Carte postale montrant une rue urbaine du début du XXe siècle, avec hommes en hauts-de-forme et femmes en robes longues vus de dos.

Carte à Frani Blough Muser, photographie de foule à New York, dimanche de Pâques 1898, été 1976 (reproduite avec l’aimable autorisation de Farrar, Straus and Giroux)

Plusieurs cartes font mention de poèmes aujourd’hui perdus ou inachevés. Dans la première catégorie, on peut citer un poème ekphrastique sur l’Odalisque de Renoir (1870), dont l’orientalisme fait couler beaucoup d’encre depuis plusieurs décennies. Sur une carte postale de ce tableau envoyée à Margaret Miller en novembre 1949, soit exactement trente ans avant la publication en anglais de L’Orientalisme d’Edward Saïd, Bishop dit avoir envie « d’écrire un poème sur cette enfant algérienne ». On imagine mal des historiens de l’art parler de cette femme comme d’une enfant… Comment Bishop comptait-elle évoquer ce portrait iconique dans son poème ? Notons qu’après avoir raconté sa visite du musée (pour aller voir « l’odalisque » en train de la regarder), Bishop ajoute qu’elle-même a été dévisagée : « Je suis venue la regarder ce matin — juste après avoir été scrutée par une vingtaine de lycéennes — et je leur ai rendu la pareille ». Bien qu’il ne subsiste aucune trace de ce poème, l’intérêt de Bishop pour « l’enfant algérienne » est confirmé dans plusieurs poèmes publiés, notamment « Over 2,000 Illustrations and a Complete Concordance », où la voix poétique observe, « dans les bordels de Marrakech », « les petites prostituées à la peau grêlée / ten[ant] un plateau en équilibre sur la tête » (« in the brothels of Marrakesh / the little pockmarked prostitutes / balanc[ing] their tea-trays on their heads », voir Poems, 58).

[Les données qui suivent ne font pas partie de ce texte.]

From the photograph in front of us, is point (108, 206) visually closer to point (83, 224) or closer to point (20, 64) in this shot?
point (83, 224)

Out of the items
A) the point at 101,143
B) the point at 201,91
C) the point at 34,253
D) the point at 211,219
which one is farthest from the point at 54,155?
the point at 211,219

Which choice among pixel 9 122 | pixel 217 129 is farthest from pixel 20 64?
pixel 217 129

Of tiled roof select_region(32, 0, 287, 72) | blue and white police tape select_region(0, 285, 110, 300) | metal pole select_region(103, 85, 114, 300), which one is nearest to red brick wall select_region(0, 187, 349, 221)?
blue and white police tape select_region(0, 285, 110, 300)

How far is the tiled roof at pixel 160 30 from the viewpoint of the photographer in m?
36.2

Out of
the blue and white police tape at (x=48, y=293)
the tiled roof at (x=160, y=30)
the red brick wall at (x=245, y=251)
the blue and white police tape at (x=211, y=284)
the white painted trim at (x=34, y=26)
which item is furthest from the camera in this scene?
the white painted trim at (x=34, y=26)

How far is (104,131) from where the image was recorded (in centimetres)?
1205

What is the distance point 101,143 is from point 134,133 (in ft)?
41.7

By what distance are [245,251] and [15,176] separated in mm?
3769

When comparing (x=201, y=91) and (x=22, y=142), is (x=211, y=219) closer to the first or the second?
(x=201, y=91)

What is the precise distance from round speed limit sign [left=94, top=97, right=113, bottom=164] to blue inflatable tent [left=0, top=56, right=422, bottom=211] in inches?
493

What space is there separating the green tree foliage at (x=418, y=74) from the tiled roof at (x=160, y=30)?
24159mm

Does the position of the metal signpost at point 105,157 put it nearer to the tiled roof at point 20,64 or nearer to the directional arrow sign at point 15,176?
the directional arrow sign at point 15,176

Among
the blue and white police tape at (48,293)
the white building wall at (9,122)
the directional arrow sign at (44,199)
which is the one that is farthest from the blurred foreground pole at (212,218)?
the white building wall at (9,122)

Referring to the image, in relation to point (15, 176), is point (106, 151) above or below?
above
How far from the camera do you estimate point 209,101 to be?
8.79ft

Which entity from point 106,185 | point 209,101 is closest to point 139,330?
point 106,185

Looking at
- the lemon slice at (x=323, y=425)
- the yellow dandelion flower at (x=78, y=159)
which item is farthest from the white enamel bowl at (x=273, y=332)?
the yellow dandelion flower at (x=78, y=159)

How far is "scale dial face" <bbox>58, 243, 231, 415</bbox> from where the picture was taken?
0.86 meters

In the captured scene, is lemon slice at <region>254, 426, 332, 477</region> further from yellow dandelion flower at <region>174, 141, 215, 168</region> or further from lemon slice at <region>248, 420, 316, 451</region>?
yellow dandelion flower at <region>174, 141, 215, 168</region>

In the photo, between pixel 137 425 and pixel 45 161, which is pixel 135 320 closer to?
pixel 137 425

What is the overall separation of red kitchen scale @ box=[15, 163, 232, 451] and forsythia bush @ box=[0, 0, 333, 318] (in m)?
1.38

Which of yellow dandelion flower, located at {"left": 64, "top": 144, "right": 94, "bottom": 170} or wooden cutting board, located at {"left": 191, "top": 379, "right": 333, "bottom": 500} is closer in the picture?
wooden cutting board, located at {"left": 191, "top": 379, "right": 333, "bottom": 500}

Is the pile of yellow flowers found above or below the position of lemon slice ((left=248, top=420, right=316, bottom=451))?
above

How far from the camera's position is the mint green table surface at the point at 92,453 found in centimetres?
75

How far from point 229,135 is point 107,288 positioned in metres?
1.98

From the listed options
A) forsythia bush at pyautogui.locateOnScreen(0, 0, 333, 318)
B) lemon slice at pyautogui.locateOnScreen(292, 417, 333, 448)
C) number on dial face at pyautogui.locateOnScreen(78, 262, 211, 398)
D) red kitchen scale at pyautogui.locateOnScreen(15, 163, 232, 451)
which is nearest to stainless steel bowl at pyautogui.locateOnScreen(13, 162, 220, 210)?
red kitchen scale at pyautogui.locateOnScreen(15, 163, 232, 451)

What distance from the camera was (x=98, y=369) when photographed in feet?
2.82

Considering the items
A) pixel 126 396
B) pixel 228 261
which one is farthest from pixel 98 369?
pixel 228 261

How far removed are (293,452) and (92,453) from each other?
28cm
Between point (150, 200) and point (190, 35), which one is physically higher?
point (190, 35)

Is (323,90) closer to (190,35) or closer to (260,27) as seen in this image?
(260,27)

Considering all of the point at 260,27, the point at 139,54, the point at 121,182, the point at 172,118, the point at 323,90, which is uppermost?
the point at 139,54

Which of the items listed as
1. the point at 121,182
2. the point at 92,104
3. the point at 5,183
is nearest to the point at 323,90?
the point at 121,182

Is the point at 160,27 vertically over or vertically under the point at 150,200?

Les textes au dos des cartes postales de Bishop ressemblent souvent à des poèmes en prose. Certains font penser aux poètes de l’École de New York, en particulier Frank O’Hara avec ses poèmes du style « je fais ci je fais ça ». C’est le cas d’une carte plutôt kitsch représentant une boîte de haricots à la bostonienne envoyée par Bishop à sa tante Grace le 9 novembre 1974, qui raconte, pêle-mêle, et avec une apparente désinvolture, une visite chez le dentiste et sa quête d’un tabouret pour sa « cuisine minuscule », le tout sur fond d’élection présidentielle. L’avant-dernier vers — « J’aimerais rester à la maison — mais je dois y aller » — fait écho à un vrai poème achevé par Bishop un peu plus tôt cette année-là, « Breakfast Song », dans lequel elle exprime le même tiraillement entre rester ou partir : « Aujourd’hui je t’aime alors / comment supporter de partir ? » (« Today I love you so / how can I bear to go », voir Poems, 327). Parmi les autres cartes postales de la sélection, une ou deux images se distinguent : sur une carte à Frani Blough Muser, les jets d’eau projetés par des bateaux-pompes sont comparés à des antennes de papillons de nuit (« larges » et « plumeuses ») ; dans un autre message, adressé cette fois à Loren MacIver, le lys asiatique est décrit comme « plus petit, pelucheux et rose »1. « Pardonne-moi mes envolées lyriques », s’excuse-t-elle auprès de Muser, consciente que la carte est en train de se métamorphoser en poème.

‧ Notes

  1. Sur la signification de la couleur rose dans la poésie de Bishop, voir Jo Gill.